[Set exercise]
In the code walkthrough below, translate this sentence into Spanish: "Reading process reads data from other data system and distributes to the message queue allocated for it."

Monitoring process initilizes database and monitoring writing speed.

def run_monitor_process():
    log = logging.getLogger("DataBaseMonitor")
    conn = get_connection()
    conn.execute("DROP DATABASE IF EXISTS test")
    conn.execute("CREATE DATABASE test")
    conn.execute("CREATE STABLE test.meters (ts TIMESTAMP, current FLOAT, voltage INT, phase FLOAT) "
                 "TAGS (location BINARY(64), groupId INT)")
    def get_count():
        res = conn.query("SELECT count(*) FROM test.meters")
        rows = res.fetch_all()
        return rows[0][0] if rows else 0
    last_count = 0
    while True:
        time.sleep(10)
        count = get_count()
        log.info(f"count={count} speed={(count - last_count) / 10}")
        last_count = count

view source code

run_read_task function

Reading process reads data from other data system and distributes to the message queue allocated for it.


def run_read_task(task_id: int, task_queues: List[Queue]):
    table_count_per_task = TABLE_COUNT // READ_TASK_COUNT
    data_source = MockDataSource(f"tb{task_id}", table_count_per_task)
    try:
        for batch in data_source:
            for table_id, rows in batch:
                # hash data to different queue
                i = table_id % len(task_queues)
                # block putting forever when the queue is full
                task_queues[i].put_many(rows, block=True, timeout=-1)
    except KeyboardInterrupt:
        pass

view source code

MockDataSource

Below is the simulated data source, we assume table name exists in each generated data.

import time
class MockDataSource:
    samples = [
        "8.8,119,0.32,California.LosAngeles,0",
        "10.7,116,0.34,California.SanDiego,1",
        "9.9,111,0.33,California.SanJose,2",
        "8.9,113,0.329,California.Campbell,3",
        "9.4,118,0.141,California.SanFrancisco,4"
    ]
    def __init__(self, tb_name_prefix, table_count):
        self.table_name_prefix = tb_name_prefix + "_"
        self.table_count = table_count
        self.max_rows = 10000000
        self.current_ts = round(time.time() * 1000) - self.max_rows * 100
        # [(tableId, tableName, values),]
        self.data = self._init_data()
    def _init_data(self):
        lines = self.samples * (self.table_count // 5 + 1)
        data = []
        for i in range(self.table_count):
            table_name = self.table_name_prefix + str(i)
            data.append((i, table_name, lines[i]))  # tableId, row
        return data
    def __iter__(self):
        self.row = 0
        return self
    def __next__(self):
        """
        next 1000 rows for each table.
        return: {tableId:[row,...]}
        """
        # generate 1000 timestamps
        ts = []
        for _ in range(1000):
            self.current_ts += 100
            ts.append(str(self.current_ts))
        # add timestamp to each row
        # [(tableId, ["tableName,ts,current,voltage,phase,location,groupId"])]
        result = []
        for table_id, table_name, values in self.data:
            rows = [table_name + ',' + t + ',' + values for t in ts]
            result.append((table_id, rows))
        return result

view source code

run_write_task function

Writing process tries to read as much as possible data from message queue and writes in batch.

def run_write_task(task_id: int, queue: Queue):
    from sql_writer import SQLWriter
    log = logging.getLogger(f"WriteTask-{task_id}")

[Supplied information]
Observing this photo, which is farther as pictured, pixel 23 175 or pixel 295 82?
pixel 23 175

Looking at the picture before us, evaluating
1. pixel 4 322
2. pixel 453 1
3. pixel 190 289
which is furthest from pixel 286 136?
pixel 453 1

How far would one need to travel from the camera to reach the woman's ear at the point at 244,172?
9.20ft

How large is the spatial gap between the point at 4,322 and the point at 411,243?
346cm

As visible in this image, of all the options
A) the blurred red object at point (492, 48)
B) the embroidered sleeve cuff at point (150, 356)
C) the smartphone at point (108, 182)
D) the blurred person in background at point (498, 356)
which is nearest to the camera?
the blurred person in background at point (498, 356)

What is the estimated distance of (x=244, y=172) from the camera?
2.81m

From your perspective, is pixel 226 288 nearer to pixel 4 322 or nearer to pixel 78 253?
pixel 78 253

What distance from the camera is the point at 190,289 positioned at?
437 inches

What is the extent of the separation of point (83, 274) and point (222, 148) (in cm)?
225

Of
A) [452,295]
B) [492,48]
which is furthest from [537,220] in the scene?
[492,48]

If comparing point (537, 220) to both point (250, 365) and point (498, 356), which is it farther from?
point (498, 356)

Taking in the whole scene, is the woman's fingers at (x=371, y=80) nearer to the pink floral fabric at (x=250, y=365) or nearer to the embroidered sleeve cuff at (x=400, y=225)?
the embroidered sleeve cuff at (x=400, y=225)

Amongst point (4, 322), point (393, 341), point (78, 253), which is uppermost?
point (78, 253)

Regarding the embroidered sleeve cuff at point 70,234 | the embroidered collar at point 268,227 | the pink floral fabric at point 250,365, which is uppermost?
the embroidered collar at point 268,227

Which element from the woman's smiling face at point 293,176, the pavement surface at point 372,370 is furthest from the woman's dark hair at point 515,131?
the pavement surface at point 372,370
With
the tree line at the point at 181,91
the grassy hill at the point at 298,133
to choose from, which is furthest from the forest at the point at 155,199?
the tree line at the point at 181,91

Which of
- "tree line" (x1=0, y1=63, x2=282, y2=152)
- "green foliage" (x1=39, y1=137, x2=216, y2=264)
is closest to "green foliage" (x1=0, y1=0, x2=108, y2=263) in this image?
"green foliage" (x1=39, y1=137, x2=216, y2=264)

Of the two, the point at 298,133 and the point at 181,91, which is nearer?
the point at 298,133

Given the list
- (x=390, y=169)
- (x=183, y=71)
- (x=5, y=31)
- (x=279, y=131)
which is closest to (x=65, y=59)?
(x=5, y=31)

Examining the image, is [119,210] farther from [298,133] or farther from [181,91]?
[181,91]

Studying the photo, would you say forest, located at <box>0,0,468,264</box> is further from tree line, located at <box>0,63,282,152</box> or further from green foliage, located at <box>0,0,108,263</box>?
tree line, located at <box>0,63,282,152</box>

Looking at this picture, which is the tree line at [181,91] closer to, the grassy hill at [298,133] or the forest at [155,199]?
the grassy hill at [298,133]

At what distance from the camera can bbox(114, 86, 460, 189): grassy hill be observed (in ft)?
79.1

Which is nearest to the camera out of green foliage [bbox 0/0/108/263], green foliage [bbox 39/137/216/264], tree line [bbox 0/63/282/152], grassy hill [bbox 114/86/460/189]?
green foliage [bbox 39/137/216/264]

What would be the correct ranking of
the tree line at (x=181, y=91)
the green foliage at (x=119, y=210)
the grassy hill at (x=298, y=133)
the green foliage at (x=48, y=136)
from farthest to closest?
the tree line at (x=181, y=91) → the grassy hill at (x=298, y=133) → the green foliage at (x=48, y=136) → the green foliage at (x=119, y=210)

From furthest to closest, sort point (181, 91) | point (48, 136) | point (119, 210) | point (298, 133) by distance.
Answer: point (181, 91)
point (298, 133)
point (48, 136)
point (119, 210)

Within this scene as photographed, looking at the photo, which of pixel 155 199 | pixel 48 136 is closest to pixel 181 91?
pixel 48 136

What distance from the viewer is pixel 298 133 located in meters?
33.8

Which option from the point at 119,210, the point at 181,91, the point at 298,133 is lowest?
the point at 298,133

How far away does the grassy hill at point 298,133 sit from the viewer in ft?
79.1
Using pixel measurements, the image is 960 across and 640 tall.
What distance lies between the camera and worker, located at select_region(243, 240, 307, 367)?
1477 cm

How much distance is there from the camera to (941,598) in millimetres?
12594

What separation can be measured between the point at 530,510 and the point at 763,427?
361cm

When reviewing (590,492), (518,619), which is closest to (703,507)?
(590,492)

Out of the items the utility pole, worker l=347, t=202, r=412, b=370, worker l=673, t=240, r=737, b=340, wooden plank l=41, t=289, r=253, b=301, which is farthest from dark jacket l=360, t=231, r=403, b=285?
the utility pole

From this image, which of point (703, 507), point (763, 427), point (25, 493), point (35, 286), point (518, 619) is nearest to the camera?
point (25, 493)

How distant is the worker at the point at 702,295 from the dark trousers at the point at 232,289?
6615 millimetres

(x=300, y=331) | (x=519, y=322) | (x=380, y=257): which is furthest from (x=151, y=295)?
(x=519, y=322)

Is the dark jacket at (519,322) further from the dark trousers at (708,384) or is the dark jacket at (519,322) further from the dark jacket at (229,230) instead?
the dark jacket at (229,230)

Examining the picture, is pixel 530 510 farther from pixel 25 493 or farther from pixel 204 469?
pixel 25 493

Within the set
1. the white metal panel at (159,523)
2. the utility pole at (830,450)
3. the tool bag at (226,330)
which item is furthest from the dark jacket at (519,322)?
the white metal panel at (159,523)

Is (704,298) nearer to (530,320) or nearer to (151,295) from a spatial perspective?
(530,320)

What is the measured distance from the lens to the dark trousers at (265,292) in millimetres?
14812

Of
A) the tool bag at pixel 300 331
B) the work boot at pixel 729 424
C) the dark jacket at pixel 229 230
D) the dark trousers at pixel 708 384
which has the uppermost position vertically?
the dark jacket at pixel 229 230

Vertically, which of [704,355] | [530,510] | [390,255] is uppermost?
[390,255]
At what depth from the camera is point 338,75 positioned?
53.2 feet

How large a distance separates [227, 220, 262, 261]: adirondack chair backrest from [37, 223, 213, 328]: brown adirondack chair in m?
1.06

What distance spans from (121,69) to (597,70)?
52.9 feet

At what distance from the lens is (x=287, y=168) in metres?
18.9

[Finished answer]
El proceso de lectura lee datos de otro sistema de datos y los distribuye a la cola de mensajes que se le ha asignado.